■ Supplied material
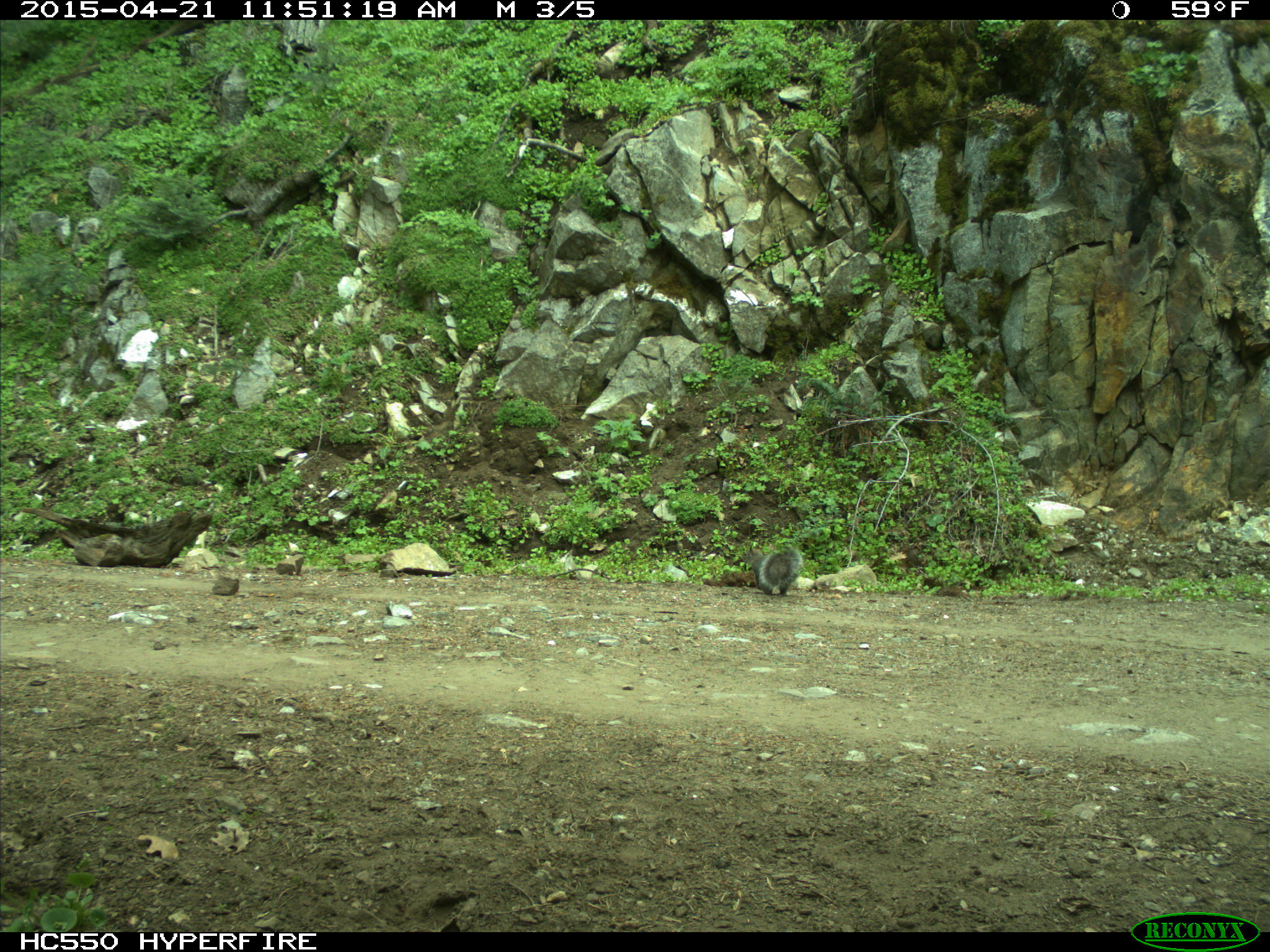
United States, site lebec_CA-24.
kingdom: Animalia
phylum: Chordata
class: Mammalia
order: Rodentia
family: Sciuridae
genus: Sciurus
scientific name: Sciurus carolinensis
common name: eastern gray squirrel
Sciurus carolinensis (eastern gray squirrel).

■ Task goal
Retype, exactly and only, the lines running from the one with "phylum: Chordata" through the final line of the listing above.

■ Solution
phylum: Chordata
class: Mammalia
order: Rodentia
family: Sciuridae
genus: Sciurus
scientific name: Sciurus carolinensis
common name: eastern gray squirrel
Sciurus carolinensis (eastern gray squirrel).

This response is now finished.